▽

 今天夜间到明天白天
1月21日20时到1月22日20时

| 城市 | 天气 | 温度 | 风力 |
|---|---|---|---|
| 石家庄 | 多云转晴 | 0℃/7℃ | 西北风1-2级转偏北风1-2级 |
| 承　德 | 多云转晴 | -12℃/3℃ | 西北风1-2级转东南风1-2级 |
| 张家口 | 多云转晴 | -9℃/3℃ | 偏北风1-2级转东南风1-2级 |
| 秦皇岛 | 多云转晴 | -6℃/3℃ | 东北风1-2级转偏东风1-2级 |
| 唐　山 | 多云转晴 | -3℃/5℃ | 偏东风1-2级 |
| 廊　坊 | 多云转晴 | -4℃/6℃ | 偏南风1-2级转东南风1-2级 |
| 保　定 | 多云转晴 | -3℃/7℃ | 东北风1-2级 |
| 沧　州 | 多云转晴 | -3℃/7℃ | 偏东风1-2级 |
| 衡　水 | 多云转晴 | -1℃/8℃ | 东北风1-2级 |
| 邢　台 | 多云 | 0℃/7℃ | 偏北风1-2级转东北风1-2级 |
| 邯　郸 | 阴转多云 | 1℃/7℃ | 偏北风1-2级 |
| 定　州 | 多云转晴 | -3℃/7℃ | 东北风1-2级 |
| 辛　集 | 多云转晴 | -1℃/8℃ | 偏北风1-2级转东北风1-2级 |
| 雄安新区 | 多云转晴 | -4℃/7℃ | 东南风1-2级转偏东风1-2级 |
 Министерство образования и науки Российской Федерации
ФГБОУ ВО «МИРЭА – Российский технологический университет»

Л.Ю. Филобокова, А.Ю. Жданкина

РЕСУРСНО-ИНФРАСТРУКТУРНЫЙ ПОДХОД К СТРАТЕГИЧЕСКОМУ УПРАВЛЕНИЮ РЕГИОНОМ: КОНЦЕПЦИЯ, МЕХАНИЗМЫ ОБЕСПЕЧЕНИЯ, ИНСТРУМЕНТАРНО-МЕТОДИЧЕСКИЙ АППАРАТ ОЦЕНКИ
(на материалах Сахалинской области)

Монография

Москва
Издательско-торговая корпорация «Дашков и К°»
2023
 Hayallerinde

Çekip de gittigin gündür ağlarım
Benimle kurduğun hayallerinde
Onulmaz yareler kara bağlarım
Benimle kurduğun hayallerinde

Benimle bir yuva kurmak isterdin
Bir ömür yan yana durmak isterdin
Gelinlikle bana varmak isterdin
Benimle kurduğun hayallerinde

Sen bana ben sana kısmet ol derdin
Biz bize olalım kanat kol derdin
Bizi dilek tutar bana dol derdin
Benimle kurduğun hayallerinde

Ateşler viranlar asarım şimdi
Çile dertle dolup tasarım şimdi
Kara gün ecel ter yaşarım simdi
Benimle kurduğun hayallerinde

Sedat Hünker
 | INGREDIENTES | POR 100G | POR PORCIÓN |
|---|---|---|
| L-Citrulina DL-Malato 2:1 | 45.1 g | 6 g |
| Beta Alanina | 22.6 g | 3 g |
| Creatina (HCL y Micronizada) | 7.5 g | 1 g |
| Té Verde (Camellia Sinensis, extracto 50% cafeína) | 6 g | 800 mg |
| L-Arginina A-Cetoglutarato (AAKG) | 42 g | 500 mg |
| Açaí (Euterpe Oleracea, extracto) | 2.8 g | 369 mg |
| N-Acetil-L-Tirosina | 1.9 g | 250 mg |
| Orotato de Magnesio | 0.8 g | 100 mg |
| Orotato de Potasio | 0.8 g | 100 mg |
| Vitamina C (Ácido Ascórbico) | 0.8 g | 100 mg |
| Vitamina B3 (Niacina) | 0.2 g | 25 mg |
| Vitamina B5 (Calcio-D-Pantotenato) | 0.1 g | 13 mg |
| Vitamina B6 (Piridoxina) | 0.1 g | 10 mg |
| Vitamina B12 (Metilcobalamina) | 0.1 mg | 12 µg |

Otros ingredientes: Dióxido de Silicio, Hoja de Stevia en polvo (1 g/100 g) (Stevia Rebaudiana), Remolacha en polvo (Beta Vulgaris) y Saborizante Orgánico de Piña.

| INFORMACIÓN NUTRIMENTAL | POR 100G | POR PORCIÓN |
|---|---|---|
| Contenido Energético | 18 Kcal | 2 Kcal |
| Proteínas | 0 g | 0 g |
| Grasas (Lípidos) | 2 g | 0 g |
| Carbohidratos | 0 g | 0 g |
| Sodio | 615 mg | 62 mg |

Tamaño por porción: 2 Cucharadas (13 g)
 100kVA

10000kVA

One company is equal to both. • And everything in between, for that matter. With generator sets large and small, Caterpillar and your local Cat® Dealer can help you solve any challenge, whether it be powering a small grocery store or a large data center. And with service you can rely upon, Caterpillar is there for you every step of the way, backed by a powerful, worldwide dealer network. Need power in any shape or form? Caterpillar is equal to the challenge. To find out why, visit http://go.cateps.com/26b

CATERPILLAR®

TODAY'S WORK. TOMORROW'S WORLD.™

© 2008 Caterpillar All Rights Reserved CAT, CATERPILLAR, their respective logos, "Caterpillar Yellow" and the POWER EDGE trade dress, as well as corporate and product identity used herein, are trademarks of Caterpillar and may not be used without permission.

△

Directions for this task - Every line of the material is to be transcribed exactly.

Task response -
 今天夜间到明天白天
1月21日20时到1月22日20时

| 城市 | 天气 | 温度 | 风力 |
|---|---|---|---|
| 石家庄 | 多云转晴 | 0℃/7℃ | 西北风1-2级转偏北风1-2级 |
| 承　德 | 多云转晴 | -12℃/3℃ | 西北风1-2级转东南风1-2级 |
| 张家口 | 多云转晴 | -9℃/3℃ | 偏北风1-2级转东南风1-2级 |
| 秦皇岛 | 多云转晴 | -6℃/3℃ | 东北风1-2级转偏东风1-2级 |
| 唐　山 | 多云转晴 | -3℃/5℃ | 偏东风1-2级 |
| 廊　坊 | 多云转晴 | -4℃/6℃ | 偏南风1-2级转东南风1-2级 |
| 保　定 | 多云转晴 | -3℃/7℃ | 东北风1-2级 |
| 沧　州 | 多云转晴 | -3℃/7℃ | 偏东风1-2级 |
| 衡　水 | 多云转晴 | -1℃/8℃ | 东北风1-2级 |
| 邢　台 | 多云 | 0℃/7℃ | 偏北风1-2级转东北风1-2级 |
| 邯　郸 | 阴转多云 | 1℃/7℃ | 偏北风1-2级 |
| 定　州 | 多云转晴 | -3℃/7℃ | 东北风1-2级 |
| 辛　集 | 多云转晴 | -1℃/8℃ | 偏北风1-2级转东北风1-2级 |
| 雄安新区 | 多云转晴 | -4℃/7℃ | 东南风1-2级转偏东风1-2级 |
 Министерство образования и науки Российской Федерации
ФГБОУ ВО «МИРЭА – Российский технологический университет»

Л.Ю. Филобокова, А.Ю. Жданкина

РЕСУРСНО-ИНФРАСТРУКТУРНЫЙ ПОДХОД К СТРАТЕГИЧЕСКОМУ УПРАВЛЕНИЮ РЕГИОНОМ: КОНЦЕПЦИЯ, МЕХАНИЗМЫ ОБЕСПЕЧЕНИЯ, ИНСТРУМЕНТАРНО-МЕТОДИЧЕСКИЙ АППАРАТ ОЦЕНКИ
(на материалах Сахалинской области)

Монография

Москва
Издательско-торговая корпорация «Дашков и К°»
2023
 Hayallerinde

Çekip de gittigin gündür ağlarım
Benimle kurduğun hayallerinde
Onulmaz yareler kara bağlarım
Benimle kurduğun hayallerinde

Benimle bir yuva kurmak isterdin
Bir ömür yan yana durmak isterdin
Gelinlikle bana varmak isterdin
Benimle kurduğun hayallerinde

Sen bana ben sana kısmet ol derdin
Biz bize olalım kanat kol derdin
Bizi dilek tutar bana dol derdin
Benimle kurduğun hayallerinde

Ateşler viranlar asarım şimdi
Çile dertle dolup tasarım şimdi
Kara gün ecel ter yaşarım simdi
Benimle kurduğun hayallerinde

Sedat Hünker
 | INGREDIENTES | POR 100G | POR PORCIÓN |
|---|---|---|
| L-Citrulina DL-Malato 2:1 | 45.1 g | 6 g |
| Beta Alanina | 22.6 g | 3 g |
| Creatina (HCL y Micronizada) | 7.5 g | 1 g |
| Té Verde (Camellia Sinensis, extracto 50% cafeína) | 6 g | 800 mg |
| L-Arginina A-Cetoglutarato (AAKG) | 42 g | 500 mg |
| Açaí (Euterpe Oleracea, extracto) | 2.8 g | 369 mg |
| N-Acetil-L-Tirosina | 1.9 g | 250 mg |
| Orotato de Magnesio | 0.8 g | 100 mg |
| Orotato de Potasio | 0.8 g | 100 mg |
| Vitamina C (Ácido Ascórbico) | 0.8 g | 100 mg |
| Vitamina B3 (Niacina) | 0.2 g | 25 mg |
| Vitamina B5 (Calcio-D-Pantotenato) | 0.1 g | 13 mg |
| Vitamina B6 (Piridoxina) | 0.1 g | 10 mg |
| Vitamina B12 (Metilcobalamina) | 0.1 mg | 12 µg |

Otros ingredientes: Dióxido de Silicio, Hoja de Stevia en polvo (1 g/100 g) (Stevia Rebaudiana), Remolacha en polvo (Beta Vulgaris) y Saborizante Orgánico de Piña.

| INFORMACIÓN NUTRIMENTAL | POR 100G | POR PORCIÓN |
|---|---|---|
| Contenido Energético | 18 Kcal | 2 Kcal |
| Proteínas | 0 g | 0 g |
| Grasas (Lípidos) | 2 g | 0 g |
| Carbohidratos | 0 g | 0 g |
| Sodio | 615 mg | 62 mg |

Tamaño por porción: 2 Cucharadas (13 g)
 100kVA

10000kVA

One company is equal to both. • And everything in between, for that matter. With generator sets large and small, Caterpillar and your local Cat® Dealer can help you solve any challenge, whether it be powering a small grocery store or a large data center. And with service you can rely upon, Caterpillar is there for you every step of the way, backed by a powerful, worldwide dealer network. Need power in any shape or form? Caterpillar is equal to the challenge. To find out why, visit http://go.cateps.com/26b

CATERPILLAR®

TODAY'S WORK. TOMORROW'S WORLD.™

© 2008 Caterpillar All Rights Reserved CAT, CATERPILLAR, their respective logos, "Caterpillar Yellow" and the POWER EDGE trade dress, as well as corporate and product identity used herein, are trademarks of Caterpillar and may not be used without permission.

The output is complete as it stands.